* Attività da svolgere:
a - Traduci in inglese questa frase del testo sulle adozioni: «Il report è ben fatto e aiuta a comprendere quali sono i passaggi per muoversi in questo campo difficile.»
b - Prosegui il testo sulle adozioni a partire dalla sua ultima frase.

* Testo di studio:

I tempi (troppo) lunghi dell’adozione ma non solo. A margine di un Dataroom del Corriere della Sera.

 
 

Adottare un bambino è sempre e solo un diritto dei genitori che decidono di farlo? Si può parlare del sistema di adozioni solo come un servizio da fornire alle coppie che vi aspirano? 
A suscitare la domanda sono gli interessantissimi dati pubblicati sul recente Dataroom del che fotografa la realtà delle adozioni in Italia. Il report è ben fatto e aiuta a comprendere quali sono i passaggi per muoversi in questo campo difficile. Più che altro si concentra sugli ostacoli che i genitori incontrano e su quali siano le difficoltà che alla fine frenano le adozioni in Italia. 

La legge italiana prevede alcuni requisiti imprescindibili per le adozioni: essere una coppia eterosessuale sposata da almeno tre anni dove i coniugi hanno compiuto i 25 anni di età. Al momento dell’inizio dell’iter di adozione di un neonato il genitore più giovane non deve aver superato i 41 anni e i 58 per un minore diciassettenne.

* Voci fornite:
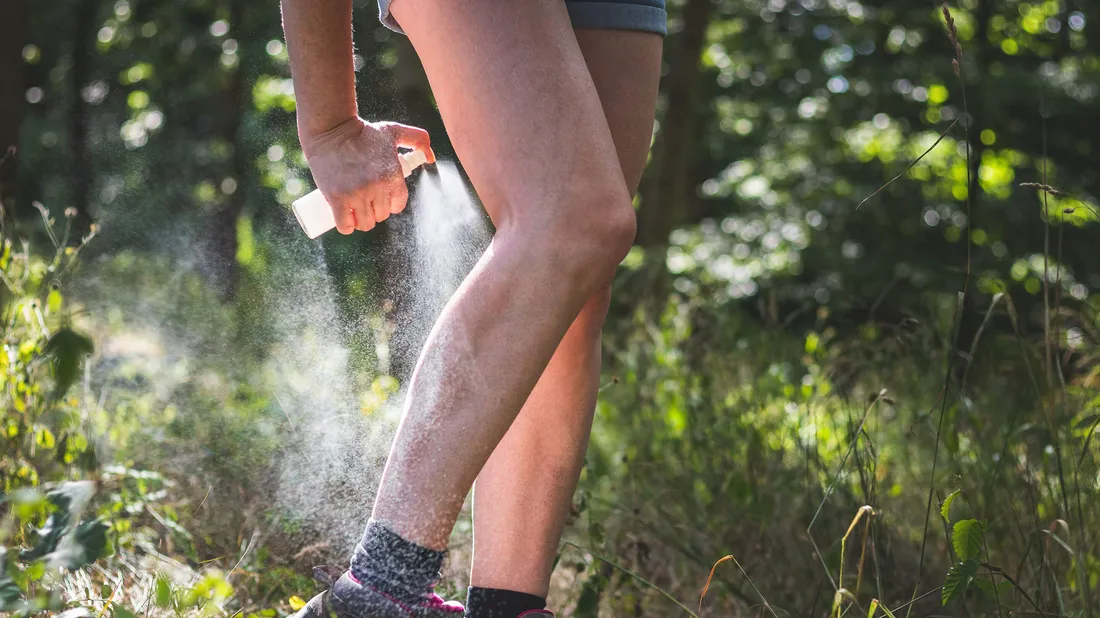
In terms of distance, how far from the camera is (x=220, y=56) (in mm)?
6910

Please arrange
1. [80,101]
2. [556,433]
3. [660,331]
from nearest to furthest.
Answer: [556,433]
[660,331]
[80,101]

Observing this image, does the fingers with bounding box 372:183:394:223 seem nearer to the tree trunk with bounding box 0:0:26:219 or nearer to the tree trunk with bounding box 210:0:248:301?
the tree trunk with bounding box 0:0:26:219

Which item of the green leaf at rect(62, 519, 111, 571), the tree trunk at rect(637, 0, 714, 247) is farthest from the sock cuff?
the tree trunk at rect(637, 0, 714, 247)

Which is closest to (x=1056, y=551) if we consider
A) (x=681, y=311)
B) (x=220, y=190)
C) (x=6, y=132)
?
(x=681, y=311)

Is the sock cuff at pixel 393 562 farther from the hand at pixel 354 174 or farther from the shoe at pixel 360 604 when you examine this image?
the hand at pixel 354 174

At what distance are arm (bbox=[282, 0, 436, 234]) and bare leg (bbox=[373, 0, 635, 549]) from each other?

* Risposte agli esercizi:
a - The report is well made and helps one understand the steps for navigating this difficult field.

b -
Assunto ciò, gli aspiranti genitori si devono rivolgere alla propria Asl di competenza per i primi colloqui conoscitivi dove dichiarano la disponibilità all’adozione. Il passaggio successivo è l’intervento dei servizi sociali, che valutano l’idoneità della coppia. Alla fine della procedura i servizi sociali trasmettono la loro relazione al Tribunale dei Minori che rilascia l’approvazione sull’idoneità. A questo punto la coppia sceglie se optare per un’adozione nazionale o internazionale e da qui le procedure si diversificano intraprendendo iter diversi ma ugualmente tortuosi fino anche ad arrivare ad un costo di 20.000 euro per le adozioni internazionali. 

In ogni caso, ad accomunare le procedure sono i tempi lunghi e soprattutto incerti. Il gap tra richieste ed effettive adozioni è altissimo con uno scarto fino a 7.100 tra domande e adozioni nel 2022. Contemporaneamente i tempi di attesa si sono allungati sempre più con una media che è arrivata a 4 anni e 5 mesi nel 2022. Tutto questo sta comportando un calo di richieste e molte coppie, pur avendo conseguito l’idoneità, rinunciano metà strada a causa degli ostacoli incontrati.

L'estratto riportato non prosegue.